───── Data section
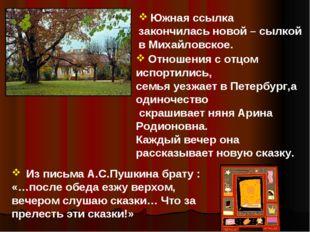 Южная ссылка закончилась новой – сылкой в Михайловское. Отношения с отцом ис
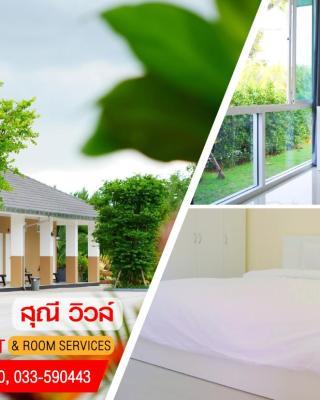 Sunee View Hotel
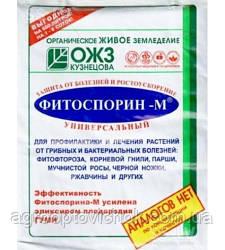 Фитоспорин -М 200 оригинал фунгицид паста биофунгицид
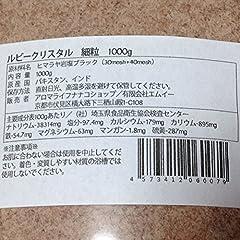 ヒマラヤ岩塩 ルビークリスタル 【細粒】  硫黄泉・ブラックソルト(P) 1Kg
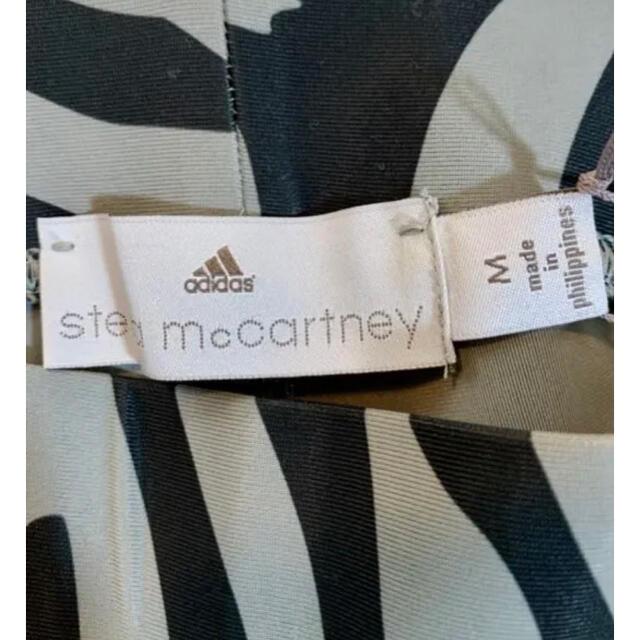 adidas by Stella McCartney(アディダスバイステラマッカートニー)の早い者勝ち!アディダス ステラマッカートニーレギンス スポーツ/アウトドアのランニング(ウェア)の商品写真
──────────
───── Data section
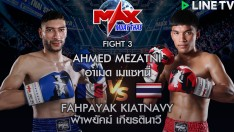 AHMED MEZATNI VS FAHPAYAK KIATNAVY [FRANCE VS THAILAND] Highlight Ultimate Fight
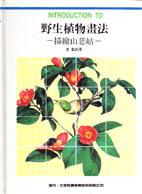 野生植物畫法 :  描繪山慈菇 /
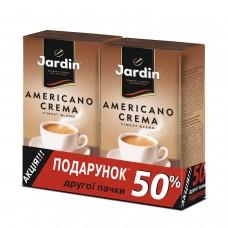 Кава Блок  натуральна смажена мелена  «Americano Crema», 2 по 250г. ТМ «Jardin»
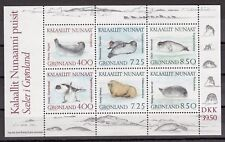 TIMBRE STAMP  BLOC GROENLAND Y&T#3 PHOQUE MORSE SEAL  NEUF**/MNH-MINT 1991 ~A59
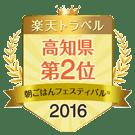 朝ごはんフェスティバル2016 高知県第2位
──────────
───── Data section
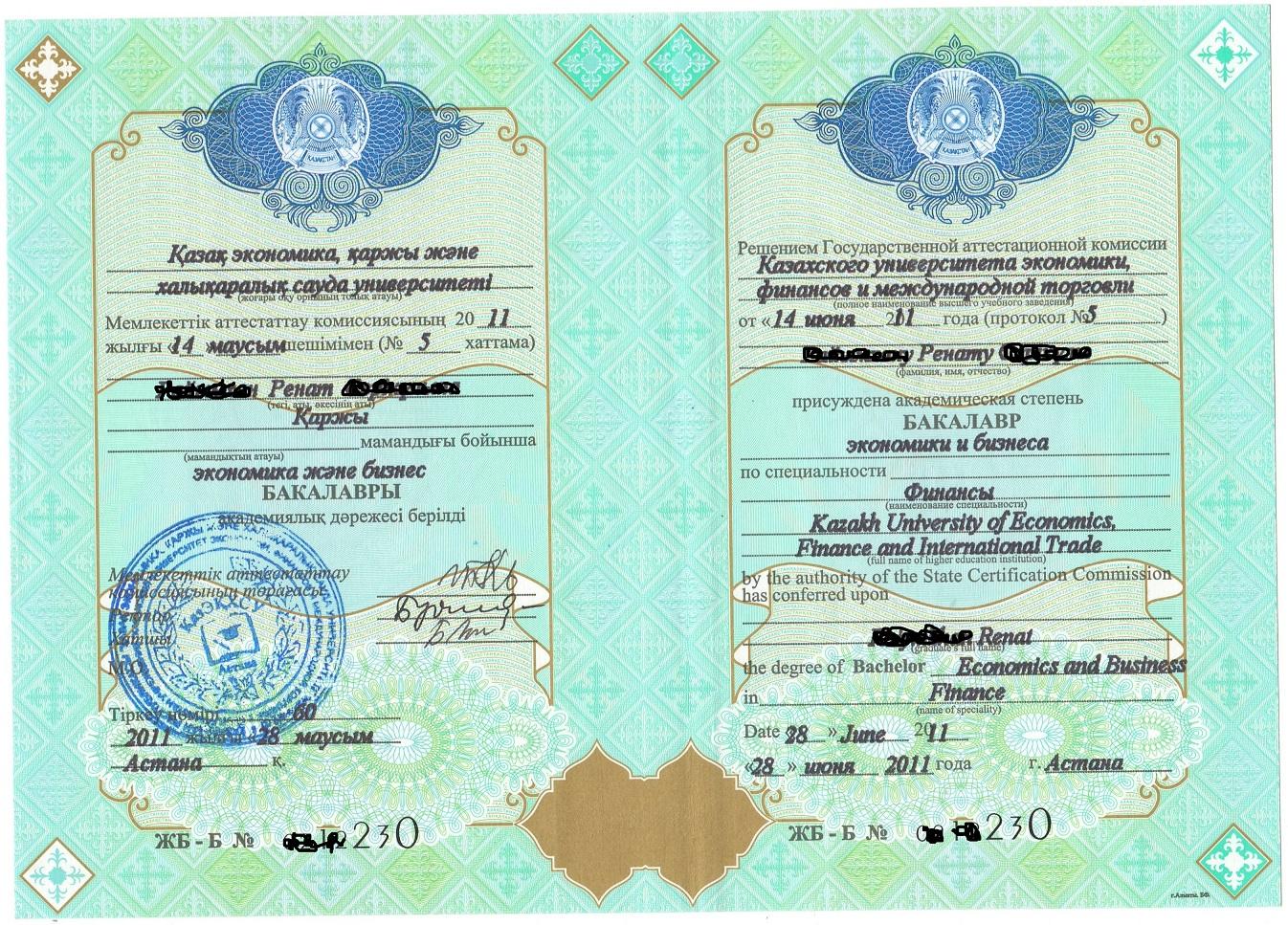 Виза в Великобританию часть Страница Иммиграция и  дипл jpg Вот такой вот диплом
──────────
# To do
In the listing above, find the line containing "Южная ссылка закончилась" and the line containing "adidas by Stella"; print those lines and every line between them exactly, leaving out pictures.

# Response area
 Южная ссылка закончилась новой – сылкой в Михайловское. Отношения с отцом ис
 Sunee View Hotel
 Фитоспорин -М 200 оригинал фунгицид паста биофунгицид
 ヒマラヤ岩塩 ルビークリスタル 【細粒】  硫黄泉・ブラックソルト(P) 1Kg
 adidas by Stella McCartney(アディダスバイステラマッカートニー)の早い者勝ち!アディダス ステラマッカートニーレギンス スポーツ/アウトドアのランニング(ウェア)の商品写真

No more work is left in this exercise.